Edward Said and The Way We Read Now

Edward Said and The Way We Read Now April 25, 2005

John Sutherland offers an analysis of the influence of the late Edward Said on film adaptations of English literature ( TLS , March 18). Said, for instance, argued in Culture and Imperialism , from a couple of passing references to the Betram family’s holdings in Antigua, that Mansfield Park was funded by sugar plantations worked by slaves. “Yes, Jane Austen belonged to a slave-owning society.” When Austen’s novel was made into a film in 1999, director Patricia Rozema gave a Saidesque tilt to the story: “At the beginning of the film narrative, as Fanny is being transported by coach from Portsmouth to Mansfield, she hears from the harbour the lugubrious chanting of ‘black cargo’ on the way to their West Indian hell. The sound echoes ominously throughout. Recurrent scenes in the film stress the centrality of Antiqua (notably a family sketchbook, depicting the Betrams’ slaves being lashed and Sir Thomas being sexually obliged by one of his luckless black chattels.) In a direct echo of Said’s ‘Yes, Jane Austen belonged to a slave-holding society,’ Rozema’s Edmund Bertram is made to say ‘We nall live off the profits, Fanny, even you’ – a line that might qualify for the least likely ever to have been written by Jane Austen.” When critics of the films complained that slavery, very marginal in the book, had taken over center stage in the film, Rozema insisted, “I actually believe that Mansfield Park was Austen’s meditation on servitude and slavery . . . She was kind of exploring what it is to treat humans as property, women, blacks, and the poor especially.” (Austen herself explained in a letter that her book was about “ordination,” which perhaps Rozema would see as some kind of confirmation of her point.)
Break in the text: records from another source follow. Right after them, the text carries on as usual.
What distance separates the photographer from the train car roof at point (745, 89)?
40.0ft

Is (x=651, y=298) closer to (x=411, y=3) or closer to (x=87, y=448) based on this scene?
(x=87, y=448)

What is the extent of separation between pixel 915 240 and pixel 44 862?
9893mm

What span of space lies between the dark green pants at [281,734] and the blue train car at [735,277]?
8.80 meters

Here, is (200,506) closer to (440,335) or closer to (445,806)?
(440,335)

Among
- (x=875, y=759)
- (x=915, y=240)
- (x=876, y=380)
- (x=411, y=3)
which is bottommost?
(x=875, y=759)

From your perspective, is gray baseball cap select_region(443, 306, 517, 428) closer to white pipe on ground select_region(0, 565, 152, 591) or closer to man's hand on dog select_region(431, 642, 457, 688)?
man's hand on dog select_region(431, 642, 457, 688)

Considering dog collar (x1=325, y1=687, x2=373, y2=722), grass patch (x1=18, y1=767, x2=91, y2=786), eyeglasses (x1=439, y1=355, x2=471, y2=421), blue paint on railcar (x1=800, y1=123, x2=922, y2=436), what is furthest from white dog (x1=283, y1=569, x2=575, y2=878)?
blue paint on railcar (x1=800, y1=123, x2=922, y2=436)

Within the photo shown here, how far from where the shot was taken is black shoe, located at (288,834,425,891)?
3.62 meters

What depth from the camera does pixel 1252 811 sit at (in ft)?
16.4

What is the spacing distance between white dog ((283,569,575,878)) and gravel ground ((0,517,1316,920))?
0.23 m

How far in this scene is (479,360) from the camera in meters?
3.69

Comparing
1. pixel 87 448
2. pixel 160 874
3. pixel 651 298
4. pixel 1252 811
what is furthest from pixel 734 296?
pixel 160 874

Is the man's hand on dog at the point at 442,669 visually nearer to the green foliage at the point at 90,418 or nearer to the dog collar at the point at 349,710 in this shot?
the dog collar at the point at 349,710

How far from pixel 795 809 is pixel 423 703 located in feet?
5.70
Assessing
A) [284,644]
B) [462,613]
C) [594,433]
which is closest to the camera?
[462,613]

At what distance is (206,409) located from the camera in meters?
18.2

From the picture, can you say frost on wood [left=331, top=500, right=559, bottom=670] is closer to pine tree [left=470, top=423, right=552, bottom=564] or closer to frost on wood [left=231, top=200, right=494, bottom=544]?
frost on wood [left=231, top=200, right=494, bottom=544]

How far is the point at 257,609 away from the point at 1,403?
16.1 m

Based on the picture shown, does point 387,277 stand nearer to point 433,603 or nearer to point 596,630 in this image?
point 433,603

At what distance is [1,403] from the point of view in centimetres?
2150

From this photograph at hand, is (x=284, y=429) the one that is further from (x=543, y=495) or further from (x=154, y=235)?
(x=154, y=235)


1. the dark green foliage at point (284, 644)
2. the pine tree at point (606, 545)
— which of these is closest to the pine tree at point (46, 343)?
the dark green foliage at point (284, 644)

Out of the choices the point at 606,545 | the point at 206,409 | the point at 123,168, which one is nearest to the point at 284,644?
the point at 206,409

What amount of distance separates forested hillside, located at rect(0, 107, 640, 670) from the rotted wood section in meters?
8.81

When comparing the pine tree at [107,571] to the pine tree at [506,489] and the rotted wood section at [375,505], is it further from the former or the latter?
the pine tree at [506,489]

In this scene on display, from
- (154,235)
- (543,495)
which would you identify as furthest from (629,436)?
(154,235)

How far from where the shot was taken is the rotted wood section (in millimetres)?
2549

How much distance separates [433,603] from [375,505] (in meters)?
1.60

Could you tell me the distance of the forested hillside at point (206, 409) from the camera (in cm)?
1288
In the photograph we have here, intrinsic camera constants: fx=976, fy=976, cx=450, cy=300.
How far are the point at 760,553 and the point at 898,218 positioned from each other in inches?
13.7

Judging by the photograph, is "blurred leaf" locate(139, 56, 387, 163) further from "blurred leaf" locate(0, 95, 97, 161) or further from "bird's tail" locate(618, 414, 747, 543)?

Sutherland concludes that for all of Said’s errors in detail, “at the very least [he is] making points that one really ought to consider,” and he argues that Mansfield Park and Vanity Fair (another classic novel Said-ized in recent film) can take care of themselves. But that conclusion assumes that viewers of the film might also be inspired to read the actual book; and, goodness, what are we to tell the poor fellow who searches in vain for Austen’s description of that sketch book? What of the English literary tradition is being communicated to a generation exposed to this tradition, if at all, only through film? Besides, this method of “reading” (or adapting) undermines the very purpose of reading. We read old books, as CS Lewis said, to be liberated from the tyranny of our own times and our own ideas. Inevitably, we bring our obsessions to the books we read, but reading is only valuable if we give it room to address our obsessions in ways that we’ve never considered. Reading and looking into a mirror are different things.